I currently work at Accenture as a security manager. It’s a really interesting role that allows me to work in multiple areas including cloud security, cyber resilience and other emerging fields.
The nature of professional services is highly dynamic and there’s a lot of variety in the type of work you can do. I prefer a fast-paced and varied style of work where I can gain expertise across multiple different areas and my role at Accenture allows me to do that.
What were the biggest surprises you encountered on your career path in cybersecurity?
I had preconceived notions that technical skills were the major factor for success in the realm of cyber. However, I’ve come to learn just how impactful communication and interpersonal skills can be.
Translating complex technical subjects into more generally consumable material that can be applied to all levels of an organisation is an instrumental skill to possess.
No matter what company or position you work in, you will always require support or buy-in from someone. The ability to communicate requirements and priorities goes a long way in bringing people on board and effecting meaningful security change.
Was there any one person who was particularly influential as your career developed?
As my career developed, I found myself unsure about the direction I wanted to go in.
Jacky Fox, managing director of our security practice, really helped me with this. Working in close proximity with someone so knowledgeable and active in the cybersecurity community has been a great springboard in my career.
Having a mentor who is invested in your career and with who you can discuss new ideas and challenges is extremely valuable.
What do you enjoy most about your job?
I really enjoy working with the various teams across Accenture and I feel lucky to collaborate with so many fun and talented people. There’s a great support network and colleagues are always available to support, enable and reassure you.
Working alongside extremely passionate colleagues at the top of their respective fields is also a plus from a learning perspective.
I enjoy the challenge that comes with working in cybersecurity and the frequency of change, as I am constantly being exposed to something new. Playing a small role in helping clients resolve security challenges and improve their cyber resilience is also really rewarding.
What aspects of your personality do you feel make you suited to cybersecurity?
I feel that proactivity and a willingness to learn are two of the main contributors. Cybersecurity is an ever-developing field that you need to keep on top of and these traits help me to stay motivated and keep pursuing new areas of knowledge.

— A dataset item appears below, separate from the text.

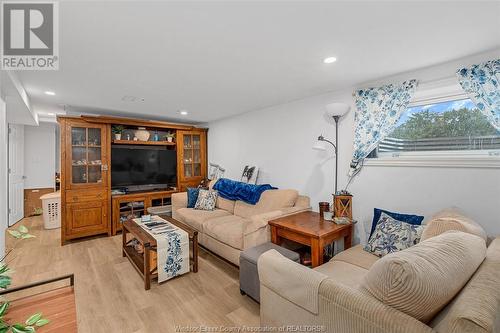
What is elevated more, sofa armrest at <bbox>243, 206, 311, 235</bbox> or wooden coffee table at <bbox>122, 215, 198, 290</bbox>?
sofa armrest at <bbox>243, 206, 311, 235</bbox>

Cybersecurity interfaces with many areas of technology so strong interpersonal skills can really help reduce friction and build meaningful relationships with cross-discipline teams.
What can people expect from career progression in the cybersecurity industry?
Your progression in cybersecurity will greatly depend on the amount of effort you put into upskilling and developing capabilities in new areas. I’d advise those starting off to gain exposure to the different facets of security as this will ultimately help you develop strong foundations and identify your areas of interest.
Some of the biggest milestones in my career have been achieved through exposure to new and challenging roles that required rapid upskilling. While this can be daunting, some of the best development opportunities involve being challenged beyond your comfort zone.
Accenture has supported me by providing me with challenging new roles and a global network through which I can upskill and learn from. Having open access to subject matter experts who are just a message away can greatly enable the success of our work.
In most cases, a five-minute phone call with your colleague is all that’s needed to solve a problem and progress your work.
What advice would you give to those considering a career in cybersecurity?
Everything changes quite rapidly in cybersecurity so it’s OK if you don’t know everything. New standards, regulations and directives are always coming into effect and every organisation will have different requirements and priorities. Similarly, every organisation takes a different approach in their implementation of cybersecurity.
Don’t worry if you don’t know all the answers, what really matters is your willingness to learn and take on new challenges. There are numerous resources, courses and entry-level certifications available online that can help expand your knowledge. Similarly, engaging with security meet-ups and communities is a great way to meet more people in the area.